§ **Material provided**
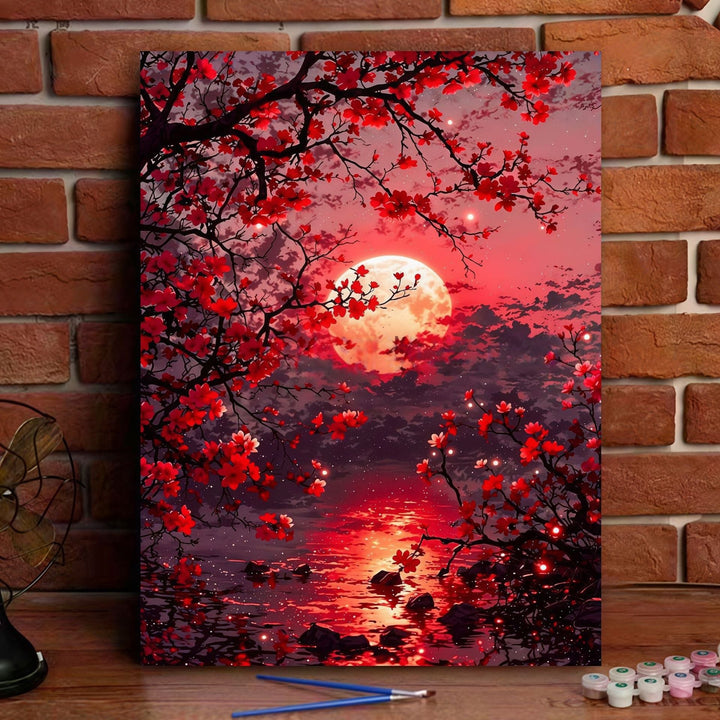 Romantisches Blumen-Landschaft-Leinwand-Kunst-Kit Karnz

==

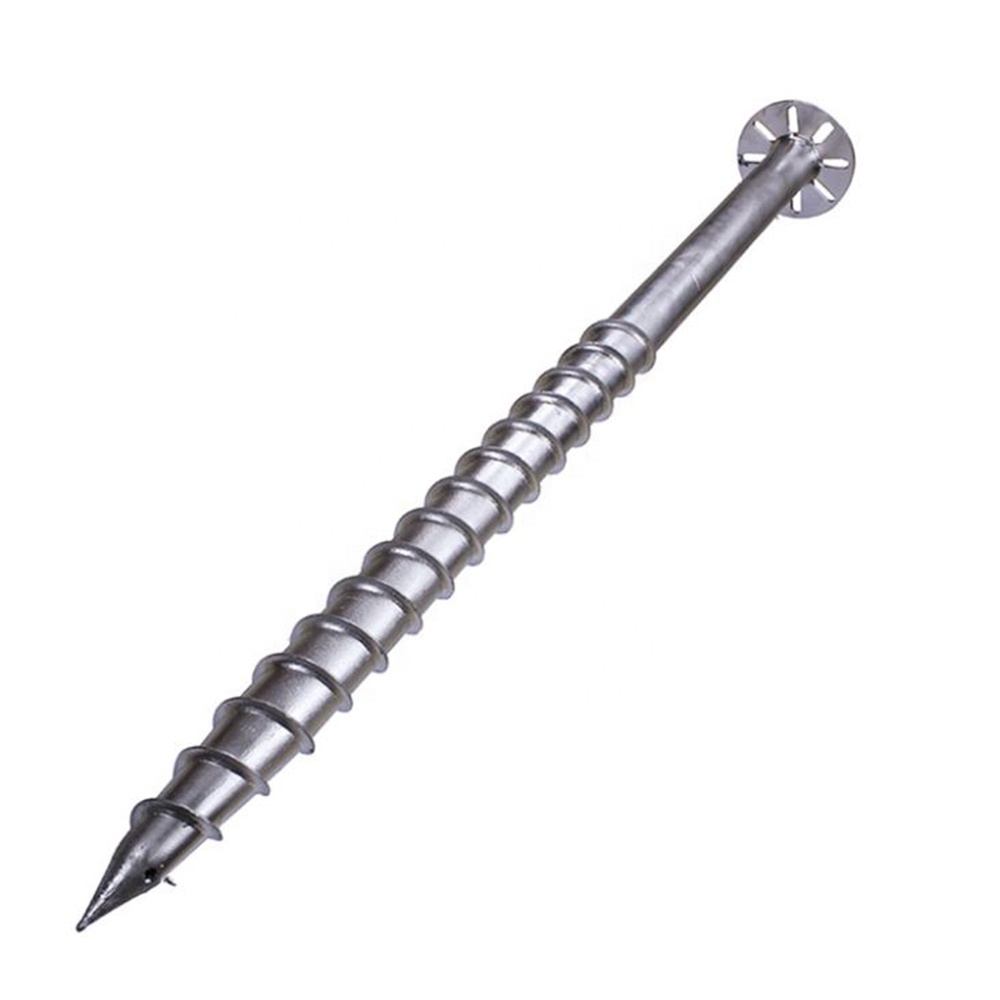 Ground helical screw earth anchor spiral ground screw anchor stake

...

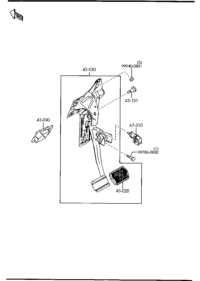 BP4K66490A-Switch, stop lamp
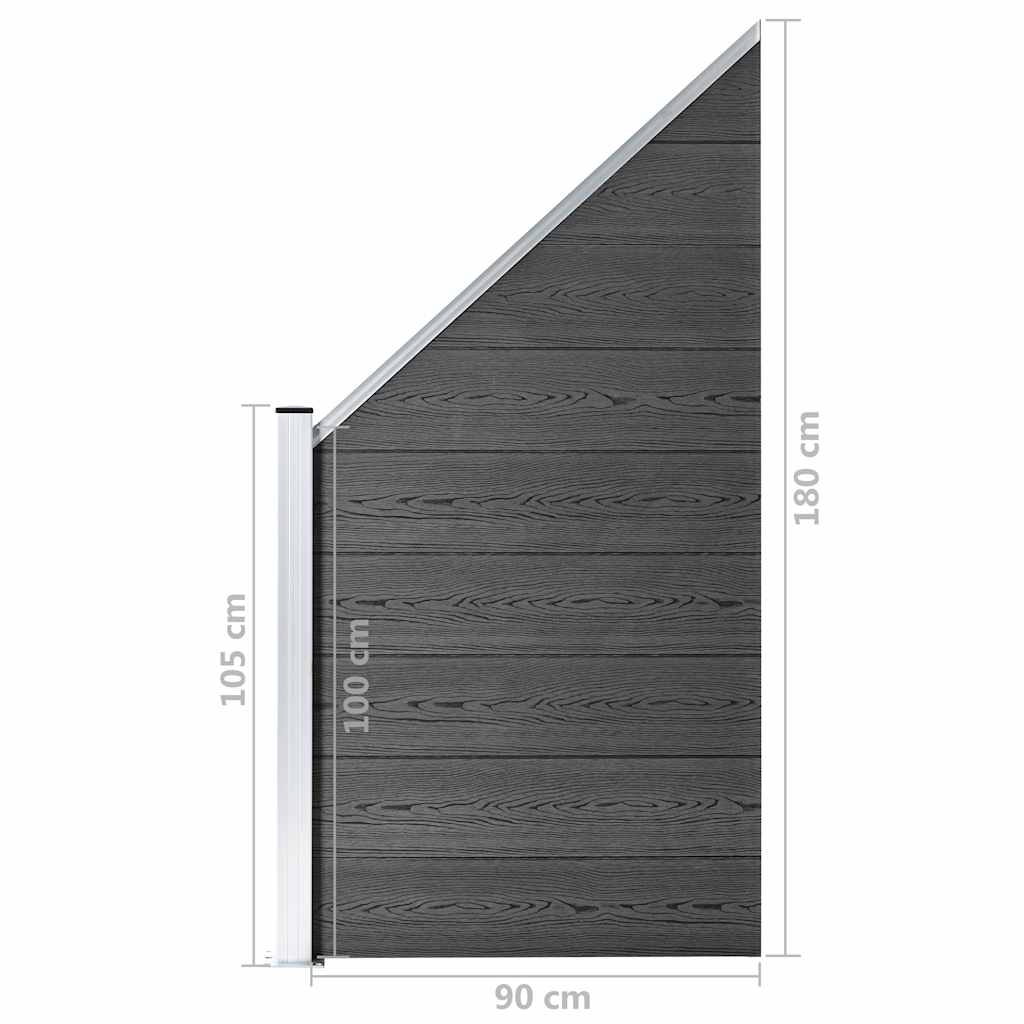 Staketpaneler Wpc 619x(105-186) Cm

§ **Task item**
Transcribe only this stretch of the data: the line with "BP4K66490A-Switch, stop lamp", the line with "Staketpaneler Wpc 619x(105-186) Cm", and every line in between. Leave out the pictures.

§ **Output below**
 BP4K66490A-Switch, stop lamp
 Staketpaneler Wpc 619x(105-186) Cm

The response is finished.